Facebook must face invasion of privacy claims among others after a Ninth Circuit panel overturned a lower court’s dismissal of the claims in a Thursday ruling.

(CN) — Facebook must face invasion-of-privacy claims among others after a Ninth Circuit panel revived claims in a Thursday ruling. 

The three-judge panel found the plaintiffs sufficiently pleaded several claims that Facebook violated privacy laws by tracking users’ internet activity after they had logged out of their accounts. 

“Plaintiffs have adequately alleged that Facebook’s tracking and collection practices would cause harm or a material risk of harm to their interest in controlling their personal information,” wrote Chief U.S. Circuit Judge Sidney Thomas in a 38-page unanimous opinion

The case precedes the Cambridge Analytica scandal, as the original complaint was filed in 2012. The plaintiffs claim Facebook knowingly tracked users as they browsed the internet in order to compile a profile that the social networking company could sell to other companies and perfect targeted advertising techniques. 

U.S. District Court Judge Edward Davila dismissed all the state and federal invasion-of-privacy claims in 2015, finding the plaintiffs did not have standing because they could not prove Facebook’s actions made them lose the opportunity to sell their information elsewhere. 

This is a common rationalization for dismissal of invasion-of-privacy claims as it broadly relates to social networking companies which run that because people cannot sell their individual personal data on the open market they don’t suffer a “particularized harm” when a social media company sells it and therefore they lack standing to bring claims. 

But the Ninth Circuit put a kibosh on that legal rationale Thursday, saying that just because someone didn’t incur financial harm as the result of an action doesn’t mean they can’t achieve standing. 

“The ‘gist of the question of standing’ is whether the plaintiff has a sufficiently ‘personal stake in the outcome of the controversy,” Thomas wrote. 

Furthermore, because Facebook was able to wring profits out of the personal information of its users, those users have standing to question the legal viability of those profits. 

“Because California law recognizes a legal interest in unjustly earned profits, plaintiffs have adequately pleaded an entitlement to Facebook’s profits from users’ personal data,” Thomas wrote. 

The ruling reflects an evolution in the American legal system as it relates to users’ ability to sue technology companies for using their personal information to collect revenue from advertisers. 

A Facebook spokesperson said the company "believe(s) this case is without merit and we will defend ourselves vigorously against the allegations.”

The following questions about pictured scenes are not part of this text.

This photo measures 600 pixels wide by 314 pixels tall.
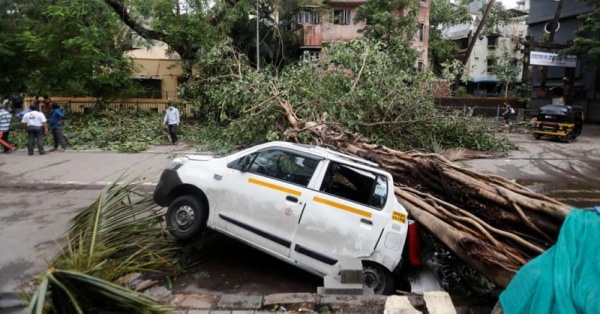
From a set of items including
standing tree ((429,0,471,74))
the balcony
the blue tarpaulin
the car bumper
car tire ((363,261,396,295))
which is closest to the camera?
the blue tarpaulin

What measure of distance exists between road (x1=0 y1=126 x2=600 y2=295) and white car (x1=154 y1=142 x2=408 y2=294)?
1.79 ft

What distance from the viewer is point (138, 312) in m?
3.77

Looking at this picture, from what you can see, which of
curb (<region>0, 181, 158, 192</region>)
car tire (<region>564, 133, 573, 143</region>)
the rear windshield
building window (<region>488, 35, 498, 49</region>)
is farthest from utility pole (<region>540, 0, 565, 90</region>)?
curb (<region>0, 181, 158, 192</region>)

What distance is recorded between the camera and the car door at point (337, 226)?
15.2 feet

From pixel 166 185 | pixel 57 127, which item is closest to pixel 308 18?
pixel 57 127

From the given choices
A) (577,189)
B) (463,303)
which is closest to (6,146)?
(463,303)

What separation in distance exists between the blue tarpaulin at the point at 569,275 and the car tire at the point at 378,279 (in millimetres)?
1766

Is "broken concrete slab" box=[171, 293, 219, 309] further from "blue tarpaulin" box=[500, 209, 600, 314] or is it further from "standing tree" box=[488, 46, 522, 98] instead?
"standing tree" box=[488, 46, 522, 98]

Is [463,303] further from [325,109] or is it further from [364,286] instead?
[325,109]

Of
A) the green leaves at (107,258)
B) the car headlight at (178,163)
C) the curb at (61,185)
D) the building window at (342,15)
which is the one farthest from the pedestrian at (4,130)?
the building window at (342,15)

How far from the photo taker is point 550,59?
2375cm

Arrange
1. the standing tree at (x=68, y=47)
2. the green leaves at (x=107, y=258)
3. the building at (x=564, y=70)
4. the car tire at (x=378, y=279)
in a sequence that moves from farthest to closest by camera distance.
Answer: the building at (x=564, y=70), the standing tree at (x=68, y=47), the car tire at (x=378, y=279), the green leaves at (x=107, y=258)

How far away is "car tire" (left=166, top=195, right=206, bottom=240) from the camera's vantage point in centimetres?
528

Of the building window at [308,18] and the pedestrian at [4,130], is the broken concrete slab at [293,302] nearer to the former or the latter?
the pedestrian at [4,130]
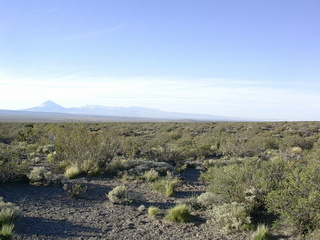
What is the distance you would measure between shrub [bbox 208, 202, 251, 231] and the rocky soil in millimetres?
196

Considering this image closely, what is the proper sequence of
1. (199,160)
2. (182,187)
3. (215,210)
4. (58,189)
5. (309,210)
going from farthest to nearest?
(199,160)
(182,187)
(58,189)
(215,210)
(309,210)

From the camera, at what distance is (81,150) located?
492 inches

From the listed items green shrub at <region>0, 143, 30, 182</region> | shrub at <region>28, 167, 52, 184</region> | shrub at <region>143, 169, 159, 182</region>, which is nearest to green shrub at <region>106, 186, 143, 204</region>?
shrub at <region>143, 169, 159, 182</region>

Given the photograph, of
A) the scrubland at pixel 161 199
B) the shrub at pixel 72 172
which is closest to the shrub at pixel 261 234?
the scrubland at pixel 161 199

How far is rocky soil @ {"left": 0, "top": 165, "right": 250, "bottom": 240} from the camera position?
6039 mm

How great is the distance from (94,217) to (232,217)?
329 cm

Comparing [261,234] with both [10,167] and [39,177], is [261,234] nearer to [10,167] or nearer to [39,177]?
[39,177]

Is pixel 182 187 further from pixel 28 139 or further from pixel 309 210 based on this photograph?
pixel 28 139

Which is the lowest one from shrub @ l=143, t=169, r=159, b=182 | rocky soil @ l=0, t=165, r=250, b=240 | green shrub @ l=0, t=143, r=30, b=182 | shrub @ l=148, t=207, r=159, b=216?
rocky soil @ l=0, t=165, r=250, b=240

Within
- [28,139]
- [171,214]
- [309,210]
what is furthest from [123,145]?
[28,139]

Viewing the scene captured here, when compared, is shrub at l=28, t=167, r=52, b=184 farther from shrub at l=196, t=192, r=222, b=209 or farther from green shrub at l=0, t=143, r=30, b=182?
shrub at l=196, t=192, r=222, b=209

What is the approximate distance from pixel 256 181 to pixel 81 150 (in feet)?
25.7

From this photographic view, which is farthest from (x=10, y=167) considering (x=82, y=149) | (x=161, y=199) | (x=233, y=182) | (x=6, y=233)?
(x=233, y=182)

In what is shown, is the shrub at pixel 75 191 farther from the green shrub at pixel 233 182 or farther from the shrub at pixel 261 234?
the shrub at pixel 261 234
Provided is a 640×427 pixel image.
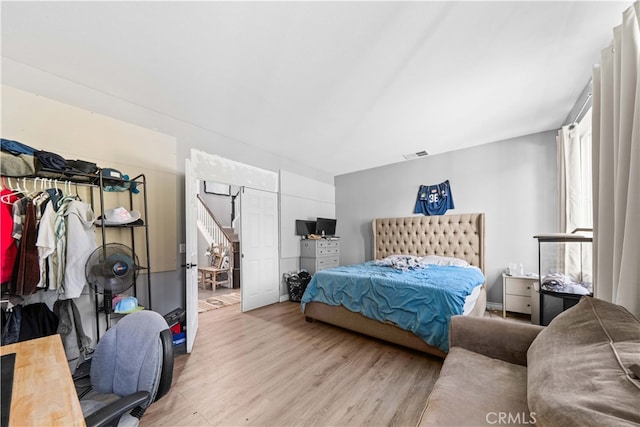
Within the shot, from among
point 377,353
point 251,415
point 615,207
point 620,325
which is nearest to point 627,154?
point 615,207

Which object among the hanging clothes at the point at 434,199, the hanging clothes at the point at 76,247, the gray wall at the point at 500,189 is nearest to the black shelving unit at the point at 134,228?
the hanging clothes at the point at 76,247

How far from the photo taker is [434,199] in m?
4.52

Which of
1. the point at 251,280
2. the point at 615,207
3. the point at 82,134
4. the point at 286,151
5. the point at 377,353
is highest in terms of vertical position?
the point at 286,151

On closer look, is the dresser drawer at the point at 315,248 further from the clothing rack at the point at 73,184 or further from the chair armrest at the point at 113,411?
the chair armrest at the point at 113,411

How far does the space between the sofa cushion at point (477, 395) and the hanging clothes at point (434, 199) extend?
10.8 feet

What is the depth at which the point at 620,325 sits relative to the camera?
39.9 inches

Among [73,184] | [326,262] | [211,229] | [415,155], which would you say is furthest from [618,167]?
[211,229]

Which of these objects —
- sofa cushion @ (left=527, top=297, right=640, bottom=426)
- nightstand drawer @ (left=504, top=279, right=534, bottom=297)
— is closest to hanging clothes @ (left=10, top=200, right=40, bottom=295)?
sofa cushion @ (left=527, top=297, right=640, bottom=426)

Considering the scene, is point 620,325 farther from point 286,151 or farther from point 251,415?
point 286,151

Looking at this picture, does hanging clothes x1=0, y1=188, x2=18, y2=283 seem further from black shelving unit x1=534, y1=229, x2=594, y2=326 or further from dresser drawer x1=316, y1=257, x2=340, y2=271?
black shelving unit x1=534, y1=229, x2=594, y2=326

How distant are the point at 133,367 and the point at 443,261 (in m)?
4.08

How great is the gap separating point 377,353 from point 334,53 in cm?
286

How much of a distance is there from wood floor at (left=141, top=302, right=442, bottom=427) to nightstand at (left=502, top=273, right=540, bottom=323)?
2.04 m

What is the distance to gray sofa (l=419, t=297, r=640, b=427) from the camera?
727 millimetres
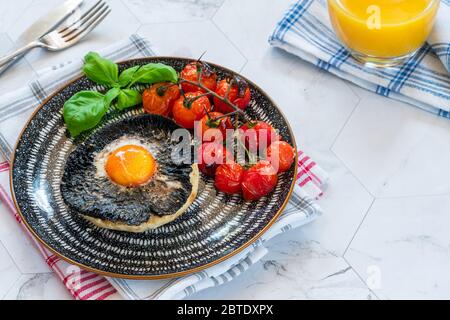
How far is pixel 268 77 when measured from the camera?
91.5 inches

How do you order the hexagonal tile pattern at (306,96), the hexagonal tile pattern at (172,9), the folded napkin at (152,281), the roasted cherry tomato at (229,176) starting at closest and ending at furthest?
1. the folded napkin at (152,281)
2. the roasted cherry tomato at (229,176)
3. the hexagonal tile pattern at (306,96)
4. the hexagonal tile pattern at (172,9)

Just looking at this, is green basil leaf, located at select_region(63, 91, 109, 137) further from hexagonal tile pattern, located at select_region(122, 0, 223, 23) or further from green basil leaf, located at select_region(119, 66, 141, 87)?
hexagonal tile pattern, located at select_region(122, 0, 223, 23)

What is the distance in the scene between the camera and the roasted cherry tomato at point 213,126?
1.94 metres

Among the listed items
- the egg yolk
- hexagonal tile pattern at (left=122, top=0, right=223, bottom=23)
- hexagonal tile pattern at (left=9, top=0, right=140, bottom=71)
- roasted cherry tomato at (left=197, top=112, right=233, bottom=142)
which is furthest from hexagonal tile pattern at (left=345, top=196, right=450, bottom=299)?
hexagonal tile pattern at (left=9, top=0, right=140, bottom=71)

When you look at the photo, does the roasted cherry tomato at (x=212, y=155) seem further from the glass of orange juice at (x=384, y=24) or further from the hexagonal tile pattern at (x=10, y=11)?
the hexagonal tile pattern at (x=10, y=11)

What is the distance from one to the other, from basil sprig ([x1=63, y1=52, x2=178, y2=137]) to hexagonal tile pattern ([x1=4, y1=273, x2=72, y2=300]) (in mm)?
455

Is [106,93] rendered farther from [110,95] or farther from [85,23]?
[85,23]

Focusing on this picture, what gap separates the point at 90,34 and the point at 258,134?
910 millimetres

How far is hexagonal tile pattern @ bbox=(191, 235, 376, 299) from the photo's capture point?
180 centimetres

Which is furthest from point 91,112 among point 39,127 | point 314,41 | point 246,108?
point 314,41

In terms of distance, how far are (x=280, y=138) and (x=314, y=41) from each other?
512 mm

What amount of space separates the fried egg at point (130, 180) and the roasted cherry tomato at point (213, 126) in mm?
89

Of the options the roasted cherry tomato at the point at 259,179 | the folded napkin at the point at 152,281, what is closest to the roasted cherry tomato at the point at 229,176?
the roasted cherry tomato at the point at 259,179

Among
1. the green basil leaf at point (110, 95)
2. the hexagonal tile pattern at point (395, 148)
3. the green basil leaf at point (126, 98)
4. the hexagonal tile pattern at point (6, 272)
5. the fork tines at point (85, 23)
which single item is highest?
the fork tines at point (85, 23)
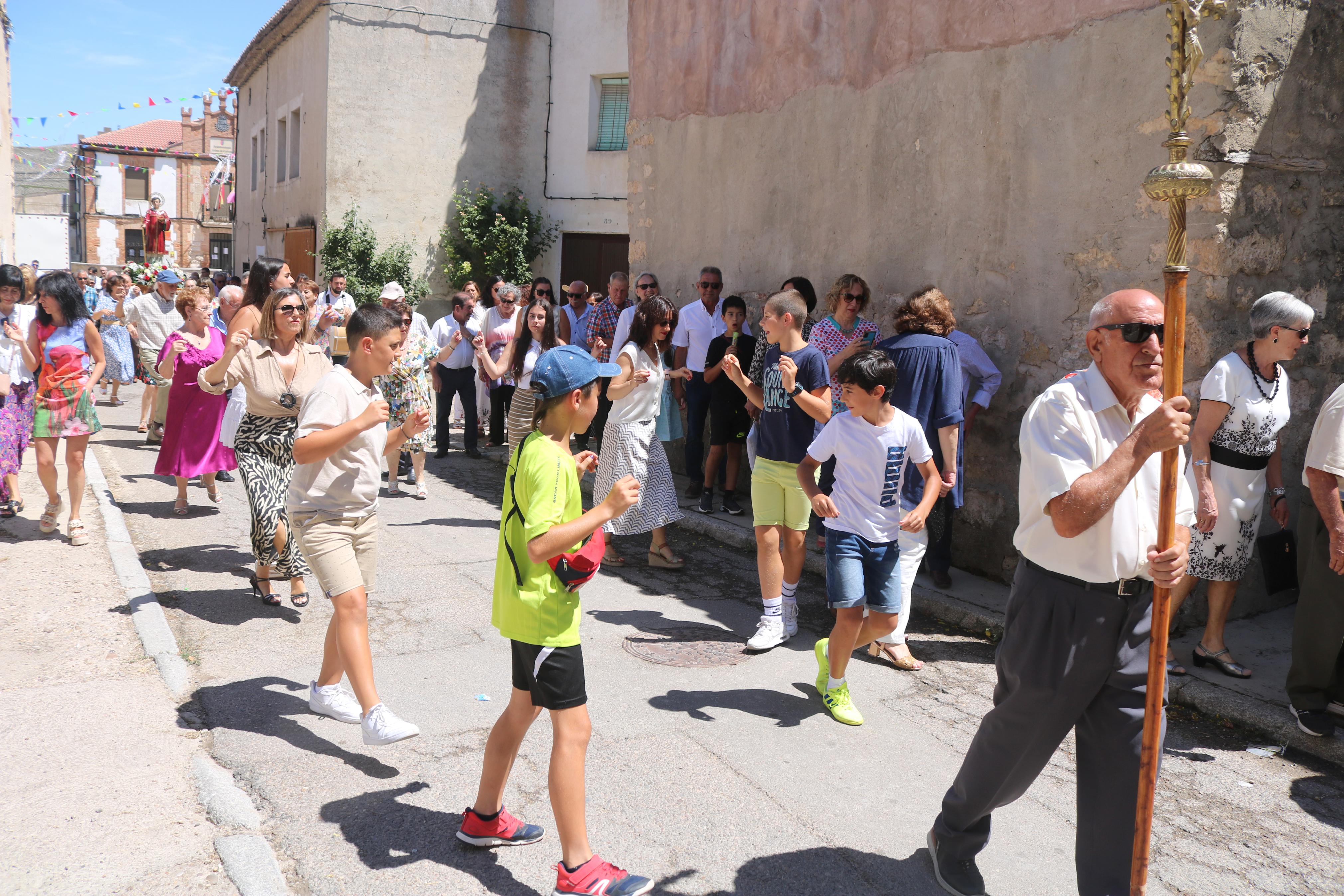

It remains unclear whether the plaintiffs will eventually prevail on the merits of their claims, but the fact that they have standing clears a significant hurdle for them and other plaintiffs with similar claims against a roster of technology companies. 

Davila had also ruled the plaintiffs failed to bring plausible claims under California statutes related to invasion of privacy and the federal Wire Tap Act. 

But the panel overturned those findings as well, saying plaintiffs sufficiently alleged Facebook invaded their privacy because they have a reasonable expectation that the company was not tracking their internet activity when logged on or off. 

“Plaintiffs have plausibly alleged that Facebook did not disclose that the cookies would continue to track users’ browsing history after they log out of the platform,” Thomas wrote. “Nor did it disclose the extent of information collected.”

Under California law, the standard for invasion of privacy not only requires the injured party to maintain a reasonable expectation of privacy but also has suffered intrusion that would be “highly offensive” to a reasonable person. The court did not opine as to whether such offense was present in the instant case, but said the pleadings were sufficient to move the case forward. 

The ultimate question of whether Facebook’s tracking and collection practices could highly offend a reasonable individual is an issue that cannot be resolved at the pleading stage,” Thomas wrote. “Plaintiffs have identified sufficient facts to survive a motion to dismiss.”

The case will be remanded back to the lower court, where the parties could either settle or move past the motion to dismiss phase on to other procedures and possibly a trial. 

Thomas was joined in the decision by U.S. Circuit Judge Milan Smith Jr. and U.S. District Judge Kathryn Vratil, sitting by designation from the District of Kansas.

Smith was appointed by George W. Bush, Thomas by Bill Clinton and Vratil by George H.W. Bush.